— start of GIVEN PASSAGE —

Last year's acrimonious dispute between Donovan Bailey and Michael Johnson as to who was the world's fastest man may yet have an unusual sequel: who is the world's tidiest man?

The compulsive neatness of the latter is well documented, but step forward Mr Meticulous of Oakville, Canada.

"My house is like my brain," Bailey said. "If everything is in compartments, there is tons of room to breathe and so much more information I can absorb. I can't go to bed if there is an article of clothing that is on the wrong side of the floor."

He gives one of his characteristic wide grins, but he really means it. Tidiness of mind is instinct in him.

"I live my life like that. If I have a goal, I have to concentrate on each ingredient of that goal. If I meticulously measure each ingredient daily, then eventually I will be at my utmost best."

Since Bailey gave up a flourishing career as a marketing and property consultant to take up sprinting seriously in 1993, at the relatively advanced age of 25, his utmost best has proved to be better than anyone else's.

He relieved Linford Christie of the world 100 metres title in 1995, and a year later in Atlanta secured the Olympic 100m title ahead of pre-race favourites Ato Boldon and Frankie Fredericks, lowering the world record to 9.84sec in the process.

Last year, however, Bailey's experiences were mixed. In June he earned himself the biggest prize in athletics history - $1.5m - by finishing ahead of Johnson, the Olympic 200 and 400m champion, in a one-to-one challenge over 150m. But two months later, at the World Championships in Athens, he was beaten in the 100m final by the 23-year-old American Maurice Greene.

Bailey was passing through London on Saturday en route to New Zealand and then Australia, where he will combine training with a sequence of races that will include at least one meeting with Greene.

— end of GIVEN PASSAGE —
— start of DATASET EXTRACT —

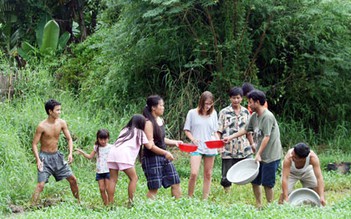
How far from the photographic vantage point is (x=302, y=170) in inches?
356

— end of DATASET EXTRACT —

• _OBJECTIVES_:
A. In the Donovan Bailey article, what time did Bailey run to lower the 100m world record in Atlanta?
B. Carry on the Donovan Bailey article from its last sentence.

• _ANSWER LIST_:
A. 9.84 seconds.

B.
However, the suggestion that this year - which has no global athletic championship - is to be dedicated to regaining his position as the world's No.1 sprinter is met with a hard stare.

"I don't believe I have to re-establish myself as No 1," he said. "I think that anyone who is involved in athletics would acknowledge that. If I stay healthy, then I'll break the world record again this year.

"I would also like to improve on my 200m best of 20.14 this year. I think I could get down to the 19.70's on a good day, depending who's in the race."

For all Bailey's love of order, he is not cautious about what he says. Clothes out of place - never. Words out of place - often.

When he accused Johnson of being "a faker and a chicken" after the American had pulled up half-way through their Toronto showdown, his training partners Bruny Surin and Glenroy Gilbert reacted with glee.

"Forget all this niceness on TV," Gilbert was reported as saying. "Forget all the `oh, he's so articulate'. Let's see the real guy. That's Donovan - and it just came out."

The day after Bailey's diatribe to the jubilant Canadian media, an official apology was issued in which he expressed the hope that Johnson's injury would not hamper his season too severely.

However, Bailey makes no pretence about the emptiness of that gesture. "Maybe I was wrong to go off in such a tirade when there were so many kids watching. But I think adults could probably understand. If I had to do it all over again, I'd react the same way."

The explanation by Mike Tyson's former coach Teddy Atlas as to why his one-time charge had disqualified himself from his world title challenge by biting Evander Holyfield's ear is one which interested Bailey. Atlas said Tyson chose his extraordinary course of action to save face among his peers when he realised he could not win.

Although the analogy is far from direct, Bailey felt similarly about the way Johnson gave up during their One-on-One Challenge.

"That's why I got angry," he said. "It was the exact same feeling. It was a case of `Man, I'm going to lose here really badly, but I can't really cross the line and accept it, so I'm going to do something to detract from it.'

"Michael, and the American media had said a lot of things beforehand that weren't necessary. If he had finished and acknowledged that he was wrong, that was the whole idea of it for me. But neither of us got the pride or respect we were searching for."

Boxing greatly interests Bailey. "It's man against man. And you can see a lot of things. It's the true test of mental and physical strength. I see an Olympic final in the same way - there's eight guys fighting and there are no gloves. We have mental gloves on.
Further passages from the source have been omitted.